### Written problem
Reproduce, word for word, everything in the listing below from the line containing "Out of the grey" down to the end of the listing.

### Excerpts from spatial question data
□ □ □ □ □

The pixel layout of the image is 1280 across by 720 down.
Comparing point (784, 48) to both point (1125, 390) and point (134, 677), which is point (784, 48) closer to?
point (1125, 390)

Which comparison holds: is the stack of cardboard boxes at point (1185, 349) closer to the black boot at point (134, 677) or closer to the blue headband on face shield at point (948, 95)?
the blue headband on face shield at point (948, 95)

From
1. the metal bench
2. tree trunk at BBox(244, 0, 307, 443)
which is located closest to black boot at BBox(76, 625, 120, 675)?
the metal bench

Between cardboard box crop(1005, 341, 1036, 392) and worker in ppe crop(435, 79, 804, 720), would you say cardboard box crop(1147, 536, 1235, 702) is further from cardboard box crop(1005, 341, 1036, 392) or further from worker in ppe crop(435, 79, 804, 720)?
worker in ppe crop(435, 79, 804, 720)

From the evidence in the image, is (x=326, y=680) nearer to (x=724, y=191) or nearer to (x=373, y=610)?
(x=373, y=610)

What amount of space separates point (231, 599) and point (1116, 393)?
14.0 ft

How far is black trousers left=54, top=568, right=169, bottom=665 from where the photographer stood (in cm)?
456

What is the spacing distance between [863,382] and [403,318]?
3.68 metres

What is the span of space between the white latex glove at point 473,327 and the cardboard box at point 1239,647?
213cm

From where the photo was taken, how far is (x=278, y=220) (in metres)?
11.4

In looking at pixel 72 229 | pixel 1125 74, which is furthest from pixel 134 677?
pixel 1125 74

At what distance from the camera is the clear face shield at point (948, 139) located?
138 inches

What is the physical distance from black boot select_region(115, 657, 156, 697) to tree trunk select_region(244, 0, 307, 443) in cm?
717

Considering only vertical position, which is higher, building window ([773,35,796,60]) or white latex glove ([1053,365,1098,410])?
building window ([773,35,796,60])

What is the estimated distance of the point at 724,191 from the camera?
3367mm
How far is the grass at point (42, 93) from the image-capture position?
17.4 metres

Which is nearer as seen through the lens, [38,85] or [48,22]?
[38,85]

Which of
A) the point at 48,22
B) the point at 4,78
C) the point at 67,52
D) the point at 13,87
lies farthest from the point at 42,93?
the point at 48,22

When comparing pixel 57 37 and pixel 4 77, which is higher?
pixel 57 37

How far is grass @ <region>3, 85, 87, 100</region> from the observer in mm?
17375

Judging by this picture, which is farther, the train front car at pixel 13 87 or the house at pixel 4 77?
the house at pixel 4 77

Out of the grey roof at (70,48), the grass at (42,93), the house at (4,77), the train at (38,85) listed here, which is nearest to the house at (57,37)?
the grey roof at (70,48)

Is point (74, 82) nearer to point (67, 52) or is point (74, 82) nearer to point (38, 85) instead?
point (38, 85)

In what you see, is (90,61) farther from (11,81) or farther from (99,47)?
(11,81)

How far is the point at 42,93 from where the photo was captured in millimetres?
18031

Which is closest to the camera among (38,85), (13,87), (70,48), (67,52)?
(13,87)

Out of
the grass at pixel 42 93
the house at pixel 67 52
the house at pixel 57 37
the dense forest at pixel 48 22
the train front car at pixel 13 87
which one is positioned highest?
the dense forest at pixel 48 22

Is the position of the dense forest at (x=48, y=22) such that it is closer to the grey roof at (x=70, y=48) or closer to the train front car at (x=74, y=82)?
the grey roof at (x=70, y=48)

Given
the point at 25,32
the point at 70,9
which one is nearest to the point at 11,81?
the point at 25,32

□ □ □ □ □

### Exercise solution
Out of the grey roof at (70,48), the grass at (42,93), the house at (4,77), the train at (38,85) listed here, which is nearest to the house at (57,37)?
the grey roof at (70,48)

Is point (74, 82) nearer to point (67, 52) or is point (74, 82) nearer to point (38, 85) instead?
point (38, 85)

In what you see, is (90,61) farther from (11,81) or farther from (99,47)?
(11,81)

How far is the point at 42,93 from where the photo was captured in millimetres?
18031

Which is closest to the camera among (38,85), (13,87), (70,48), (67,52)?
(13,87)

Out of
the grass at pixel 42 93
the house at pixel 67 52
the house at pixel 57 37
the dense forest at pixel 48 22
the train front car at pixel 13 87
which one is positioned highest?
the dense forest at pixel 48 22

Is the position of the dense forest at (x=48, y=22) such that it is closer to the grey roof at (x=70, y=48) or closer to the train front car at (x=74, y=82)?
the grey roof at (x=70, y=48)

Given
the point at 25,32
the point at 70,9
which one is nearest to the point at 11,81?
the point at 25,32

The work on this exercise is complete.